Updated: Mar 22, 2020
Irish stew is the culinary equivalent of a big, woolly scarf" Felicity Cloake
I have done the wrong thing here. Today I decided to make Irish stew for dinner. David wanted apple pie for dessert, and so I thought I would go all out British. Not that Ireland is Britain, but you know what I mean. Besides they had some lamb forequarter chops in the supermarket and so that was my inspiration. What I have done wrong though is that I started late in the day on the post and had only skimmed a couple of web sites before realising that I had to put my Irish stew the oven pretty soon and before writing the post. And so I did, mostly according to vague memories of what my mother did when I was young. And the photograph above is the closest I could find to how I remembered it looking. However I am now wondering whether I am actually remembering Lancashire Hotpot.
Anyway the die is cast. The lamb stew I have put together is cooking slowly in the oven and wafting deliciously into the air. And I will look at Lancashire Hotpot tomorrow to see if I got it all wrong.
Irish stew is of course Irish - hence the importance of the potatoes. Having now checked out various recipes I have come to the conclusion that the genuine article consists of just four ingredients - lamb, onions, potatoes and water - with a few herbs on top perhaps. And the recipe for Irish Stew that comes from a website called 4 Ingredients and from which my main picture comes, is probably the closest to that ideal that I have found. And the 4 Ingredients lady got it from a book called The Easiest One Pot Cookbook Ever.
I consciously erred from the strict version as above by adding carrots and a mix of parsley and thyme to my layers. Well I thought the parsley and thyme were genuine but now that I think about it I don't think my mother ever added such things. And I also added a bit of chicken stock, though most of the liquid is water.

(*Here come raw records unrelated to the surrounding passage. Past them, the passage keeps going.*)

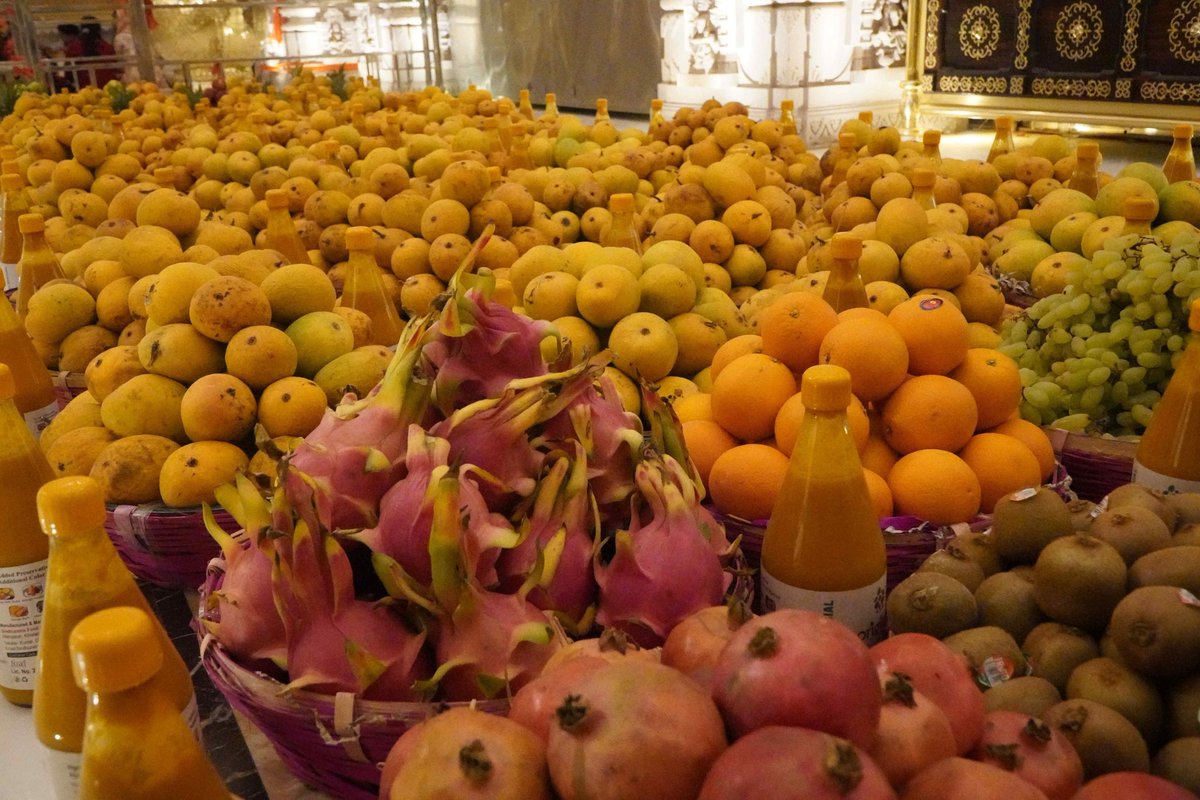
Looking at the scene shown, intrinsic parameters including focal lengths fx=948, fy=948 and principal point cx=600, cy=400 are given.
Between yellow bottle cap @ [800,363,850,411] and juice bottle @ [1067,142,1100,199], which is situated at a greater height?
juice bottle @ [1067,142,1100,199]

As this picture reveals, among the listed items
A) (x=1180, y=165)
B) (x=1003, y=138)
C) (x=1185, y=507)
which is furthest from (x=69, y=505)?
(x=1003, y=138)

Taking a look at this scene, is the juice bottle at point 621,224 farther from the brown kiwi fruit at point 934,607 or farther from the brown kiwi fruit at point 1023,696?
the brown kiwi fruit at point 1023,696

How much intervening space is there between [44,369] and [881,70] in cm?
696

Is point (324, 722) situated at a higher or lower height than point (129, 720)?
lower

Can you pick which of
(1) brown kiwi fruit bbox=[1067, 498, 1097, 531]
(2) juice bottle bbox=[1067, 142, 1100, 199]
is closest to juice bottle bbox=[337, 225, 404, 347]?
(1) brown kiwi fruit bbox=[1067, 498, 1097, 531]

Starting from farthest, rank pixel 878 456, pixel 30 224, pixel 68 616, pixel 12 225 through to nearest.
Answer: pixel 12 225, pixel 30 224, pixel 878 456, pixel 68 616

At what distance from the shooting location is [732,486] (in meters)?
1.33

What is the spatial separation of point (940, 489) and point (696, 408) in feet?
1.31

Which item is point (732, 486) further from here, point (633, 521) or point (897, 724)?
point (897, 724)

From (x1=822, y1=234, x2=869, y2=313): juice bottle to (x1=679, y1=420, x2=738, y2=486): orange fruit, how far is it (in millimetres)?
393

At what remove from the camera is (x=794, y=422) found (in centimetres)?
132

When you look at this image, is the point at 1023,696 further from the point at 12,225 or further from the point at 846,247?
the point at 12,225

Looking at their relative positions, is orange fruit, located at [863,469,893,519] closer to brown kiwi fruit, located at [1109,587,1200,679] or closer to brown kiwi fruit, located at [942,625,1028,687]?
brown kiwi fruit, located at [942,625,1028,687]

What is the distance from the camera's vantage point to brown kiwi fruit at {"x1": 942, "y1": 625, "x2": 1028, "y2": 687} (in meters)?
0.92
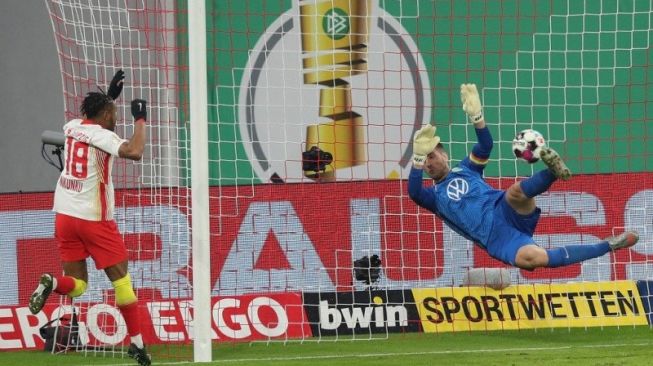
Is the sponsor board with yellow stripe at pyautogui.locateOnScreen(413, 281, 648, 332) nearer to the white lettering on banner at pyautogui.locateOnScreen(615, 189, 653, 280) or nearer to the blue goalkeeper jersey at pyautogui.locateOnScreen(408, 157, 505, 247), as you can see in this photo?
the white lettering on banner at pyautogui.locateOnScreen(615, 189, 653, 280)

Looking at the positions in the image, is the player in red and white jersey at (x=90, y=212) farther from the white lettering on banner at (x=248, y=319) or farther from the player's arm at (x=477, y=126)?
the player's arm at (x=477, y=126)

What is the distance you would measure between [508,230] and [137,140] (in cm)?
303

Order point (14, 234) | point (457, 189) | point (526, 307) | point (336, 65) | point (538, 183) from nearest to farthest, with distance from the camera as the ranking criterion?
point (538, 183)
point (457, 189)
point (14, 234)
point (526, 307)
point (336, 65)

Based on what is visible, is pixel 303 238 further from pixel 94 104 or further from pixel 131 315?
pixel 94 104

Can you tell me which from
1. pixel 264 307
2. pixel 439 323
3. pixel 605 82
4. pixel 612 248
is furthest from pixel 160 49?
pixel 605 82

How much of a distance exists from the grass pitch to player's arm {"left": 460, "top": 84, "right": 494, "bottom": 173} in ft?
5.19

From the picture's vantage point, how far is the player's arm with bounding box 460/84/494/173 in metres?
11.1

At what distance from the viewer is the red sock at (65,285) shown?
10836 mm

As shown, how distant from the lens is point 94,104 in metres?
11.0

Irish stew as it is today with the emphasis on potatoes could not, of course, have existed before the discovery of potatoes in the New World. However, the Irish were making stews out of tough old lamb well before then. And this is what you are really supposed to make it out of - mutton - old lamb, and my mother did probably make it with mutton. You could get mutton back then. Not so much now. And I think she probably made it with scrag end of neck chops at the end of the month when the money was running out. Nowadays you can only get lamb of course, so I made it with the aforesaid forequarter chops - which is shoulder really I think. Why mutton? Well apparently because young sheep were too valuable.
“the economic importance of sheep lay in their wool and milk produce, and thus ensured that only old or economically non-viable animals ended up in the cooking pot”. Regina Sexton
It was sometimes made with kid though. Which is ironic isn't it because I'm guessing that goat is hard to come by in Britain these days and also probably expensive. Indeed it was interesting to see various writers referring to lamb shanks as expensive. They also used to be a cheap cut - like oxtail. But I digress.
So how do you make Irish Stew? Well basically you layer lamb chops with potatoes and onions, and perhaps parsley and thyme, pour water over the top and cook in the oven for a couple of hours. So simple and so tasty. Robert Carrier was so enamoured of this very simple dish that he included it in his updated New Great Dishes of the World, in the Great Classics section.
"One of the most satisfying dinners in the world is a simple Irish stew - shoulder or middle neck of lamb, or better yet, mutton, cooked, at it's simple best, with a little sliced onion and mixed herbs for flavour, and sliced potatoes for thickening. The cooking medium is, of course, water, or at the most a light broth. A scattering of chopped flat-leaf parsley is enough to garnish this lovely dish."
He does admit that you can add 'illicit flavour and savour to this great dish' by adding carrots and celery and pearl barley. other common additions.
And Felicity Cloake in her Perfect Irish Stew article covers just about all of the illicit extras. Her version - shown here, seems to stray quite a bit it seems to me, but that's what's so good about these classic dishes I guess.
Still the purists are quite adamant about these extras.
“Irish stew without potatoes is not Irish stew – this is non-negotiable.” Niamh Shields
“it is quite wrong to cook carrots with this stew, as the long cooking will leave them insipid”. Monica Sheridan
Which worries me because I did add some carrots.
I have four cookbooks in a series by Theodora Fitzgibbon which presents 'old' traditional recipes from various parts of Great Britain, accompanied by historical photographs. In the one on Ireland (A Taste of Ireland in Food and Pictures), she is adamant about the no extras.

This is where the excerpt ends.